By Paul Nicholson
September 22 – Concacaf has unveiled a major expansion of its Champions League and its club competition structures that completely overhaul existing formats and significantly beef up its three individual regions and bring them into a joined up system.
From 2024 the Concacaf Champions League (CCL) will expand to 27 participating clubs and an additional knock out round. Qualification will be via the three sub-regions of North America, Central America and the Caribbean and predominantly through their own competitions.

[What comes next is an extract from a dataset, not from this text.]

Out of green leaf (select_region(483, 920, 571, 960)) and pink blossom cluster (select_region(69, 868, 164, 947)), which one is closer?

Two new competitions will be created for Central America and the Caribbean, while a major change in North America will see history made with all the clubs from Liga MX’s top tier and the MLS compete in a completely re-imagined Leagues Cup.
That event will serve as an annual, month-long, tournament with both leagues suspending their seasons for one month during the summer to compete. It will kick off in 2023.
Concacaf president Victor Montagliani said: “This is not just about expanding the Champions League and putting a showcase final on a big weekend. This is about bringing a competition that our fans and broadcast partners wanted. We needed to create more relevant games, that is what the fans wanted…we will build on domestic and regional rivalries, we will crown champions in each region and they will all funnel into a knockout format. The narrative is there, the relevancy is there.”
Echoing Montagliani’s comments on the significance of the new competitions, MLS Commissioner Don Garber said: “Our confederation stands toe-to-toe with every confederation around the world…We have now added rocket fuel to drive more interest in our leagues and our confederation.”
Convincing Liga MX and MLS to embrace the Concacaf narrative is perhaps the masterstroke within the plan. The old CCL had become a procession of Mexican club winners that the MLS clubs had struggled to topple, while interest in the two years of the four-team Leagues Cup format (LigaMX vs MLS) had reached a level where the final commands a showcase event in Las Vegas (Club Leon play Seattle Sounders tonight at the 65,000+ capacity Allegiant Stadium in Vegas). Clearly the Leagues Cup was ready for a bigger and broader stage to play on and Concacaf have provided that.
The carrot at the end of the CCL is Club World Cup qualification and global recognition for teams.
“This year Tigres made the final of the Club World Cup, the first time for a Concacaf team. The Club World Cup is to be expanded in the future and we want our clubs in those leagues to be able to compete but not only to get to the final but to win that final,” said Montagliani.
Of the 27 clubs that will participate in the new CCL, 22 will begin play in Round One and 5 will receive a bye to the Round of 16. The qualification process for the clubs will be divided per region:
Round One (15 North American clubs): Five Liga MX clubs, four MLS clubs, two Canadian Premier League clubs, two Leagues Cup clubs (second and third place finishers), the US Open Cup Winner and the Canadian Championship winner.
Round of 16 (3 North American clubs): Liga MX winner, MLS Cup winner and Leagues Cup winner.
A new 20-team Central American Cup will include a Group Stage and a Knockout Stage and will qualify six clubs for the CCL with five in the first round (Central American Cup second-place finisher, two losing semifinalists and two play-in winners). The Central American Cup Champion will enter the CCL at the Round of 16.
A new 10-club Caribbean Cup that will include a Group Stage and a Knockout Stage, will qualify three clubs for the CCL. Caribbean Cup second and third place finishers will enter at Round 1, while the Caribbean Cup Champion will enter at the Round of 16.